Bird Watcher's General Store

Flashing Mockingbirds - 05/19/06


Dear Bird Folks,

There is a mockingbird in our yard that has been exhibiting an odd behavior. As it walks across our lawn, it suddenly stops, opens up its wings and exposes its bold white wing-bars. The bird then closes its wings up again and continues on as if nothing has ever happened, only to flash those white wing-bars again a short time later. It all seems very mechanical. Is there a reason for this flashing? If anyone can explain this to me, you can.

-Jake, Pittsburgh, PA

Come on Jake,

What makes you think that I am an expert on "flashing"? Heck, I don't even own a trench coat. In fact, the only time that I've ever come close to flashing anybody was when I fell at the beach last year and accidentally ripped a hole in the knee of my bathing suit. The whole town is still talking about that day.

When we think of mockingbirds, we think of their singing. It's widely known that mockingbirds can imitate hundreds of sounds. Those sounds include the calls of other birds, mammals, insects, and mechanical sounds, such as the lovely "beep, beep, beep" of the backup alarm on a dump truck. Thank goodness we get to hear more of that sound.

Now, according to you, Jake, in addition to being super songsters, mockers have some kind of flashing, techno, lawn-dance going on as well. And you are right. The mockingbird does like to flash its bright white wing-bars. It is one showy bird. Between its amazing singing and flashy dancing, all it needs is an agent and it could open for Celine Dion in Vegas.

Like most out-of-the-ordinary bird behavior, the mockingbird's wing-flashes are the subject of much debate amongst researchers and other people who care about such things. The most commonly held theory is that the bird flashes its white wing-bars while it is hunting, in order to startle insects, thus making them more visible to be caught. It's a nice theory, but insects don't seem very startled by white. They are never started by me and there aren't many things in nature that are more pasty white than I am.

Another thought is that the wing-flashing wards off predators. Any potential predator might think twice before wanting to eat a bird that keeps spazzing out white flashes as it walks. Territorial defense is another idea that has been bantered about. Wing-flashes will somehow keep all of the other mockers at bay. And let's not forget, the old attract-a-mate theory has to be considered too. Every unexplained behavior gets funneled into that category.

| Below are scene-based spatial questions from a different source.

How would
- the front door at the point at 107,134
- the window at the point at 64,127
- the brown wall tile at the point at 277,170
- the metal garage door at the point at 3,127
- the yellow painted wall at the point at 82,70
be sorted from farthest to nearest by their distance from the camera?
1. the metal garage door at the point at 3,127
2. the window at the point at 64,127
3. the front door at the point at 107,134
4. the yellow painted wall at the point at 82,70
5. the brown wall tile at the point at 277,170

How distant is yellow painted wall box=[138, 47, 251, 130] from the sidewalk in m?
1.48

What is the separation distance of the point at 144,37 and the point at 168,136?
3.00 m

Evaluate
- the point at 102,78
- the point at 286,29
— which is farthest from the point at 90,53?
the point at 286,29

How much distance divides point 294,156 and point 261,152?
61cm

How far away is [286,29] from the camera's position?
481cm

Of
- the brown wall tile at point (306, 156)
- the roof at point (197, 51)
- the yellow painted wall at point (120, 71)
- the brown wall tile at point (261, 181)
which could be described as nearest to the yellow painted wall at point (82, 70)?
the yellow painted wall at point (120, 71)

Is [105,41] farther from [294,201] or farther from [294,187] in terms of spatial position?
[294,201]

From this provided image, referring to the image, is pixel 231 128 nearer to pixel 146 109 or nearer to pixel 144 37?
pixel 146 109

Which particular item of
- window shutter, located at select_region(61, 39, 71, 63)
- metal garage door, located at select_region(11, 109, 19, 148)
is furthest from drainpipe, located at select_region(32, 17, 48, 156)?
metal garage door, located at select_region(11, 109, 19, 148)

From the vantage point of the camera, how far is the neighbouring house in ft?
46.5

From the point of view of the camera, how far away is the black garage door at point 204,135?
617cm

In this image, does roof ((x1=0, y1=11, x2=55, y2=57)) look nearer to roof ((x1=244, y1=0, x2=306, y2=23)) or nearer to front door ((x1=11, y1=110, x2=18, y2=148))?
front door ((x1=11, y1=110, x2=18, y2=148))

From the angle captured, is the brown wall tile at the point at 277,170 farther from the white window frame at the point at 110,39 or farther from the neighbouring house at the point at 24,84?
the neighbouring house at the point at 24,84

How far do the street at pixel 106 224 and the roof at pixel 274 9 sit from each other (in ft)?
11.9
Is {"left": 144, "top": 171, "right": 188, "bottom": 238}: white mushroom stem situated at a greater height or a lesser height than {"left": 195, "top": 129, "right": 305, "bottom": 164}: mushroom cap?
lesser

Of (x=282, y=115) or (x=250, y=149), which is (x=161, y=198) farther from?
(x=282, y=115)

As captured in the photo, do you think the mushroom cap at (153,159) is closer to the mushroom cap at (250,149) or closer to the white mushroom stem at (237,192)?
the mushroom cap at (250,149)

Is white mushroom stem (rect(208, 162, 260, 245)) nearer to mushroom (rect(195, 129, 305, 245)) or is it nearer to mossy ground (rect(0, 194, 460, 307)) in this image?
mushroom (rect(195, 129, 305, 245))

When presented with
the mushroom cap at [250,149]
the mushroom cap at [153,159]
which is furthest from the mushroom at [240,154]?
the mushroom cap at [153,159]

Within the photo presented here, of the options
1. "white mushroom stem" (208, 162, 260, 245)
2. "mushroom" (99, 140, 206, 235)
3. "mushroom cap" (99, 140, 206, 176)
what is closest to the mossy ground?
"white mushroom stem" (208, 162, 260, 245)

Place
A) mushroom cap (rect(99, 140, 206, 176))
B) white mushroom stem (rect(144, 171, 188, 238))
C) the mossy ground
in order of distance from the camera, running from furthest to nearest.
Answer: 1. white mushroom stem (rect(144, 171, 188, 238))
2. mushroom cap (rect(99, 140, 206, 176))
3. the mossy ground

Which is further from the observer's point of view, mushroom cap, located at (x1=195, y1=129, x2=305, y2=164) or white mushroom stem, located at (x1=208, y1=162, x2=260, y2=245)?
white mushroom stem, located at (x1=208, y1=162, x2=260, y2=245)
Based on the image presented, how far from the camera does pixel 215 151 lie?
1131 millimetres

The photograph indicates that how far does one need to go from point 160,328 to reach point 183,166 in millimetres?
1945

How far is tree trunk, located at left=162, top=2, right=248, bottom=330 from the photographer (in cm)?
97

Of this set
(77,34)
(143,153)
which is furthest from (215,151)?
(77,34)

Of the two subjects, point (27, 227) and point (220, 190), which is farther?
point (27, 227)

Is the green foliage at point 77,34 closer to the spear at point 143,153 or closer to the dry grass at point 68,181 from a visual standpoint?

All of these thoughts have some merit, but as of yet none of them have ever been conclusively proven. And to confuse things even more, other species of mockingbirds, from other parts of the world, also flash their wings. Yet, our mockingbird, the Northern Mockingbird, is the only one with distinctive white wing patches. The other mockers don't have anything colorful to flash, but they still spread their wings in the same manner. At this point, scientists are not able to determine why mockingbirds, with or without wing-bars, like to spread their wings. Personally, I think the birds are simply doing it to mess with our heads, but most scientists don't subscribe to that theory.

Now before we get too down on the researchers for coming up short on this flashing thing, there is one odd mockingbird behavior that they have figured out and this one's even weirder. Mockers will often face each other, a few feet apart, on the ground. They then will stare each other down like two cowboys in a gun fight. (I'm talking about the old time cowboys here, back when they didn't like each other as much as they apparently do now.) But instead of shooting each other (The NRA has lobbied hard to prevent birds from having their own guns.) the birds step from side to side and back and fourth, looking like line dancers, but without the big belt buckles and the tobacco drool.

At first, researchers thought it was some kind of mating ritual (they think that about everything), but after placing color bands on the birds (remember male and female mockers look the same), it turned out that the two birds were both males. The two male mockingbirds were at the edges of their respective territories and this weird line dance was simply defensive posturing. Mockingbirds are extremely territorial anytime of the year. Whenever one mocker tries to invade another bird's territory, there's going to be trouble.

If you see two mockingbirds facing each other, Jake, it's all about defending their territory. This wing-flashing thing, however, remains one of nature's mysteries. The wing-flash is right up there with the other important mysteries of our time; like the elephant graveyard, the lost city of Atlantis and why so many travel to Vegas to see Celine Dion.